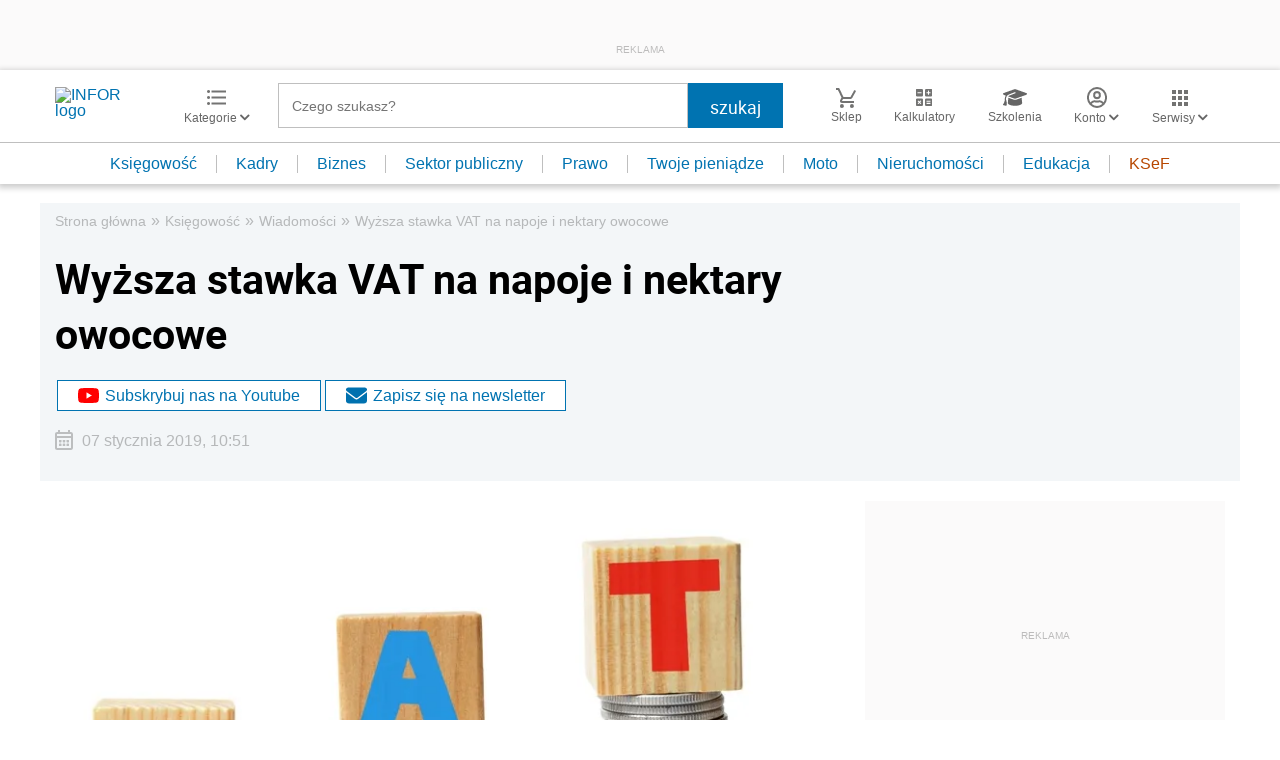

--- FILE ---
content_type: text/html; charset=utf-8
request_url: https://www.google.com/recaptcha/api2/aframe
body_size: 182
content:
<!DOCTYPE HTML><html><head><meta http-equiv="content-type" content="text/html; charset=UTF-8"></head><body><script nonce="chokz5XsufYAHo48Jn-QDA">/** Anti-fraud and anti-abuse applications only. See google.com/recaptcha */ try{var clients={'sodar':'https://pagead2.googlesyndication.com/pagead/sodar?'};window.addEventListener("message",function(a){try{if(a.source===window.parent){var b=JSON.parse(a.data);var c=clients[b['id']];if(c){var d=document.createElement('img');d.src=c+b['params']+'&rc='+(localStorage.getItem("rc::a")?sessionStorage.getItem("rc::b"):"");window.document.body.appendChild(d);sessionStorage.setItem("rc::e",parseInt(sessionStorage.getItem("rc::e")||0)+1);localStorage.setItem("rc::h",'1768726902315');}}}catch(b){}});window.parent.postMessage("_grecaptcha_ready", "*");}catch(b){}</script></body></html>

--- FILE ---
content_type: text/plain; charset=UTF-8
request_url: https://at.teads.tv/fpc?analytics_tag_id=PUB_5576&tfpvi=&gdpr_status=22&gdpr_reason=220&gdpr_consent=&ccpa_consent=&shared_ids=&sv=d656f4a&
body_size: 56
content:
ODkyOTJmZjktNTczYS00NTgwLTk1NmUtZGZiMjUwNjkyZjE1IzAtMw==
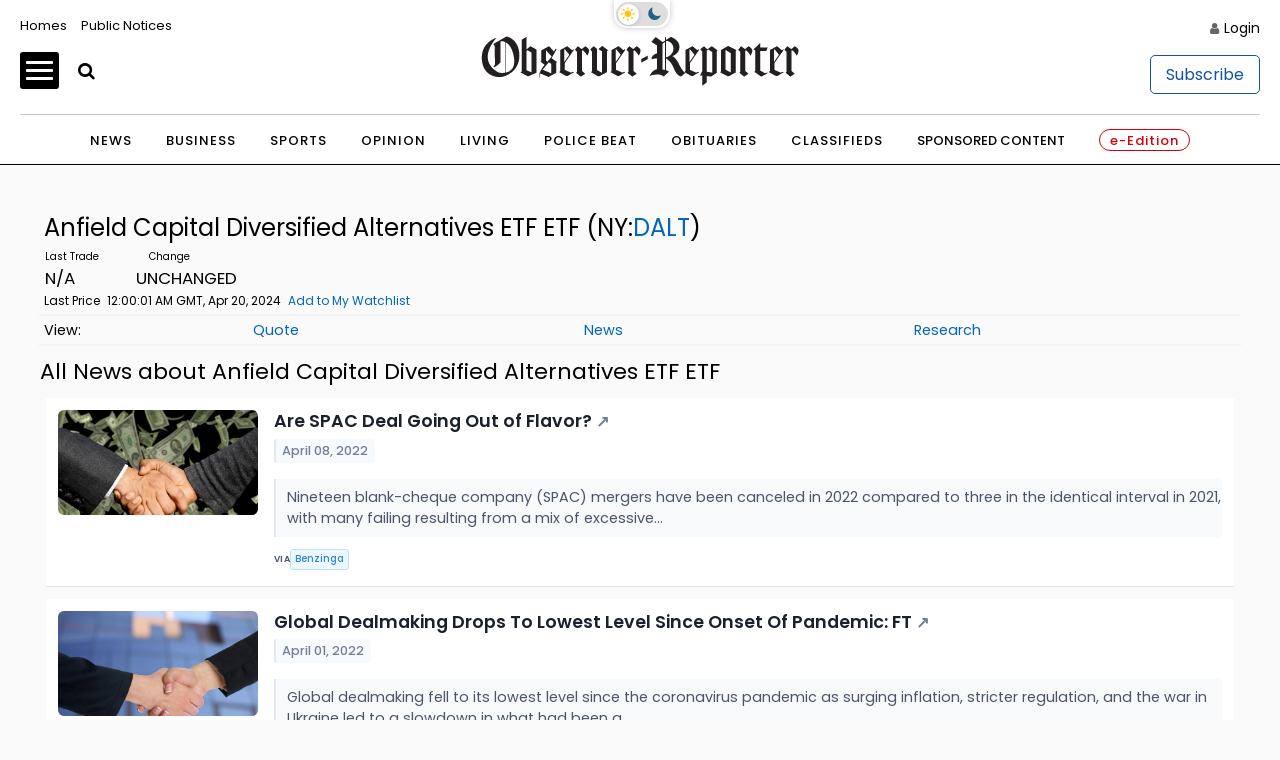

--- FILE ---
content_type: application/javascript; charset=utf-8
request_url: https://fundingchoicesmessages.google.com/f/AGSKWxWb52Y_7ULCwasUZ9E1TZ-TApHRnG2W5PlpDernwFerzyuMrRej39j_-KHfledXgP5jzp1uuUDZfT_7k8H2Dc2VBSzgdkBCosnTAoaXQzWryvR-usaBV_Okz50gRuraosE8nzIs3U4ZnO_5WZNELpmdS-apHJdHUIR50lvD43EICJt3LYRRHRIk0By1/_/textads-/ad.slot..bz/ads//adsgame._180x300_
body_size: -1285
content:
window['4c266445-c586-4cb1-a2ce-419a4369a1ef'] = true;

********

TASK GOAL: Retype, please, exactly the lines that begin with the one containing "content_type: text/plain; charset=UTF-8" and end at the last line of the entries above, both included, leaving out pictures.

RESULT:
content_type: text/plain; charset=UTF-8
request_url: https://at.teads.tv/fpc?analytics_tag_id=PUB_5576&tfpvi=&gdpr_status=22&gdpr_reason=220&gdpr_consent=&ccpa_consent=&shared_ids=&sv=d656f4a&
body_size: 56
content:
ODkyOTJmZjktNTczYS00NTgwLTk1NmUtZGZiMjUwNjkyZjE1IzAtMw==

--- FILE ---
content_type: application/javascript; charset=utf-8
request_url: https://fundingchoicesmessages.google.com/f/AGSKWxWb52Y_7ULCwasUZ9E1TZ-TApHRnG2W5PlpDernwFerzyuMrRej39j_-KHfledXgP5jzp1uuUDZfT_7k8H2Dc2VBSzgdkBCosnTAoaXQzWryvR-usaBV_Okz50gRuraosE8nzIs3U4ZnO_5WZNELpmdS-apHJdHUIR50lvD43EICJt3LYRRHRIk0By1/_/textads-/ad.slot..bz/ads//adsgame._180x300_
body_size: -1285
content:
window['4c266445-c586-4cb1-a2ce-419a4369a1ef'] = true;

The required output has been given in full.